While building an application in today’s era; a developer would definitely wish to leverage underlying OS multi-core architecture for performance. Since [JavaScript] is single threaded application meaning that only one thread can run at any given time, hence by default JavaScript can only leverage single core CPU. To come about this, Node.JS has introduced Cluster API. In this article we will have a look at Cluster API, create child processes, and how to use it.

Clustering - Multi-core utilization for Node.JS

By default Node.JS can only utilize single core of underlying Operating System (OS). To take advantage of multi-core architecture, we have to leverage Cluster API of Node.JS to distribute load between them and run tasks in parallel.

Cluster module is comprehensively covered to define execution strategy of this built-in Node.JS module. The programmer only needs to worry about code.

Cluster API

To see how Node.JS cluster API can improve performance we need to first create a sample express app and then we transfer it to cluster API.

//server.js
const express = require("express");
const app = express();
const port = 3000;

app.get("/", (req, res) => {
  res.send("Hello World!");
});

app.get("/api/:n", function (req, res) {
  let n = parseInt(req.params.n);
  let count = 0;

  if (n > 5000000000) n = 5000000000;

  for (let i = 0; i <= n; i++) {
    count += i;
  }

  res.send(`Final count is ${count}`);
});

app.listen(port, () => {
  console.log(`App listening on port ${port}`);
});

Above example is not what we would find it in real world use, but just to show the difference between code without cluster and with cluster, I chose this. This would create a CPU intensive task so that we can visibly see the difference. Let’s dissect the code above

Code Explanation

Code above has two endpoints root / and /api/:n. We are interested in using /api/:n. This endpoints takes a number that is less than 5 billion and return addition of all number upto number provided. If number :n supplied is bigger than 5 billion it resets it to 5 billion.

Now, run that app using node server.js and hit http://localhost:3000/5000000000 in browser. The app will take few seconds before it can respond to that request. Try opening another/few browser tabs and request multiple requests. Each request will take few more second before they can be processed.
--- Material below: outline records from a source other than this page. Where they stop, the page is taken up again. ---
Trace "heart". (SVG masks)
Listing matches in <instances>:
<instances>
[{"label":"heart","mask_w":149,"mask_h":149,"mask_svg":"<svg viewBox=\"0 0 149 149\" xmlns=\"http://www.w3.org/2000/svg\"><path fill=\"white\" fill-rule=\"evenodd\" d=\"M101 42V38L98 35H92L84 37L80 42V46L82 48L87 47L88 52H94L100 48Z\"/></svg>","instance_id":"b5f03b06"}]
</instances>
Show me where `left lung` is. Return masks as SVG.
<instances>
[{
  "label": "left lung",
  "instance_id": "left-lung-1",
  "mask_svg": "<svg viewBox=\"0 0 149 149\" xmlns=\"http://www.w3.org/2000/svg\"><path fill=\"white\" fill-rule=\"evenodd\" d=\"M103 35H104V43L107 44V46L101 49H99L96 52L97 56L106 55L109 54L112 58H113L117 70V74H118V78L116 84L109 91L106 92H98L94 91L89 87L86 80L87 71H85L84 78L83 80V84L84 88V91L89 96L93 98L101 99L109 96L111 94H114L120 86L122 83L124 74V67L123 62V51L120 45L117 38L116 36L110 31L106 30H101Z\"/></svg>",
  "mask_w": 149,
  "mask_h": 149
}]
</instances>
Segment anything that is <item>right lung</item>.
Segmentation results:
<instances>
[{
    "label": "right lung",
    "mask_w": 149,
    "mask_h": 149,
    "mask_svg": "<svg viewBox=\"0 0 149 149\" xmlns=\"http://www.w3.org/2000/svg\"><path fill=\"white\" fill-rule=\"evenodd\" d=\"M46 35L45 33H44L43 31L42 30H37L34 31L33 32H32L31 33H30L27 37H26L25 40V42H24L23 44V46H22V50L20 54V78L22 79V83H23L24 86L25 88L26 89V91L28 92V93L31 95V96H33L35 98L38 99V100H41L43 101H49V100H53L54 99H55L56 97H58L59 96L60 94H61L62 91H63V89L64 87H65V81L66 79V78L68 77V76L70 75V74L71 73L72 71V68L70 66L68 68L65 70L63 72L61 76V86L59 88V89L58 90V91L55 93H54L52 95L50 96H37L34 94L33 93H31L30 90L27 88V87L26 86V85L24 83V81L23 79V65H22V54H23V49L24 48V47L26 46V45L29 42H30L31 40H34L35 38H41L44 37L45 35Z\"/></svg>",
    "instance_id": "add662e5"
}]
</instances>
Master communication with workers

Communication between worker processes and master happens through IPC (Inter-process communication). The worker processes spawned can communicate with the parent via IPC (Inter Process Communication) channel which allows messages to be passed back and forth between the parent and child. Cluster module makes use of process.send() and process.on('message') to communicate between two processes.

AdvantagesDisadvantages
Auto child process spawn if child process diesSession Management not available
All cores are utilized, improving performanceManaging [IPC] is tedious
Resources wastage are reduced 
Easy to implement as in-built module 

How to use Node.JS Cluster API

Now let’s convert code in previous example to utilize Cluster API and see if that can help

//server_with_cluster.js
const express = require("express");
const port = 3000;
const cluster = require("cluster");
const CPUCount = require("os").cpus().length;

if (cluster.isMaster) {
  console.log(`Total no of CPU Cores available are:  ${CPUCount}`);
  console.log(`Master ${process.pid} is running`);

  // Fork child workers
  for (let i = 0; i < CPUCount; i++) {
    cluster.fork();
  }

  cluster.on("exit", (worker, code, signal) => {
    console.log(`worker ${worker.process.pid} died`);
    console.log("Let's fork another worker!");
    cluster.fork();
  });
} else {
  const app = express();
  console.log(`Worker ${process.pid} started`);

  app.get("/", (req, res) => {
    res.send("Hello World!");
  });

  app.get("/api/:n", function (req, res) {
    let n = parseInt(req.params.n);
    let count = 0;

    if (n > 5000000000) n = 5000000000;

    for (let i = 0; i <= n; i++) {
      count += i;
    }

    res.send(`Final count is ${count}`);
  });

  app.listen(port, () => {
    console.log(`App listening on port ${port}`);
  });
}

Code Dissection

In the above code snippet, we converted our single threaded code to use Node.JS Cluster API. Assuming that we have CPU having cores then the first cluster will work as master process that control remaining cores; running worker or forked child processes.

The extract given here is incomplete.